Employing SVMFS and SVMTFS to select features in the knowledge-based feature pool and full feature pool, respectively, we discovered three different protein sets that showed promising performance in discriminating AD patients from healthy individual as measured by LOOCV accuracy. Table 1 shows the LOOCV accuracy for each of the top 20 features (proteins) used in a single feature SVM model in discovery dataset. We found the following models (protein sets).(i)A two-feature model selected by SVMFS had 98.8% SVM-LOOCV accuracy and consisted of ECH1 + NHLRC2 (enoyl-coenzyme A hydratase 1 peroxisomal plus NHL repeat containing 2).(ii)A three-feature model selected by SVMFS had 96.5% SVM-LOOCV accuracy and consisted of ERBB2 + FN1 + SLC6A13 (v-erb-b2 erythroblastic leukemia viral oncogene homolog 2, neuro/glioblastoma derived oncogene homolog (avian) transcript variant 2, fibronectin 1, plus solute carrier family 6 (neurotransmitter transporter, GABA), member 13).(iii)A two-feature model selected by SVMTFS had 97.7% SVM-LOOCV accuracy and consisted of ECH1 + HOXB7 (homeobox B7).Evaluation by cross-validation in the same dataset showed a good performance of these models (Table 2). The average sensitivity and specificity of models ECH1 + NHLRC2, ECH1 + HOXB7, and ERBB2 + FN1 + SLC6A13 all reached at least 88%. Among the selected proteins, an interesting statistical pattern for the expression level was discovered in ECH1, HOXB7, and ERBB2 (Figures 3 and 4). In each of these three proteins, the normal expression range has two thresholds (one upper limit and one lower limit). To the best of our knowledge, such biomarkers with banded distributions between healthy and AD samples have not previously been reported. Typically there is a binary separation between AD and healthy samples with only one threshold.

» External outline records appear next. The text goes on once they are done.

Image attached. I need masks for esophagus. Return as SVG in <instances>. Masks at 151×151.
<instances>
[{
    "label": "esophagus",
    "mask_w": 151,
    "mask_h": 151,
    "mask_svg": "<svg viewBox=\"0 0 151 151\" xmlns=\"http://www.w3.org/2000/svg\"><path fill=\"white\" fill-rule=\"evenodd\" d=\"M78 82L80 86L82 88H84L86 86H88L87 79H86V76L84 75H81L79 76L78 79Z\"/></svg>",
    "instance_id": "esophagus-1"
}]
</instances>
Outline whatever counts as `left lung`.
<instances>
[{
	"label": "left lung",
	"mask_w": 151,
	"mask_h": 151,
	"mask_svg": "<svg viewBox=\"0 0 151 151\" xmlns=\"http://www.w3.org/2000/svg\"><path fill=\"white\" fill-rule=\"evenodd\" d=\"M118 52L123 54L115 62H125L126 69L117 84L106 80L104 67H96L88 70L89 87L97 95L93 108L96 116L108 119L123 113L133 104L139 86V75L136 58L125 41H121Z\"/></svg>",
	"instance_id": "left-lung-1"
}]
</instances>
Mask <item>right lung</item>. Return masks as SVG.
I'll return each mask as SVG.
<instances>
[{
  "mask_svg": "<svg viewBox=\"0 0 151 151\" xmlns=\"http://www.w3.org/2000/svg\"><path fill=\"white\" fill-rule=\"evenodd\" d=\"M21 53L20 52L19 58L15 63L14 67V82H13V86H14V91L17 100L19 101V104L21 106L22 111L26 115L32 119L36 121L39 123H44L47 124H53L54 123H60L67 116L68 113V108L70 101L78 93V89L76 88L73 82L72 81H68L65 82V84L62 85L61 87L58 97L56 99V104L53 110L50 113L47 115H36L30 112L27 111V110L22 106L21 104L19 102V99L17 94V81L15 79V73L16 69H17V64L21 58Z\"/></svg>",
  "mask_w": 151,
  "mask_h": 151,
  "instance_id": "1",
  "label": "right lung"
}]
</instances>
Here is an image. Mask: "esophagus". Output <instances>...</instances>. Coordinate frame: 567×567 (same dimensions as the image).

3.1. Cross-Cohort Validation

The cross-validation using cohort GSE39087, which is also a serum protein microarray data, showed that the three models still maintained good classification ability, with SVM-LOOCV accuracies of 88.9% (ECH1 + NHLRC2), 97.8% (ECH1 + HOXB7), and 74.4% (ERBB2 + FN1 + SLC6A13). Model ECH1 + HOXB7 outperformed the others in this process of validation, with over 95% in sensitivity and specificity (Table 2). Model ECH1 + NHLRC2 also exhibited good predictive performance except for a decreased sensitivity, which could result from the relatively small training sample size. Despite the seemingly good result in cross-validation using GSE39087, the performances of models deteriorated when they were trained and tested by different cohorts (AUC: ECH1 + NHLRC2: 89.5%, ECH1 + HOXB7: 66.1%, ERBB2 + FN1 + SLC6A13: 75.1%; see Figure 2). This could be an indication of overtraining in those models, especially for model ECH1 + HOXB7. The reason for this could be different experimental environments between the two cohorts.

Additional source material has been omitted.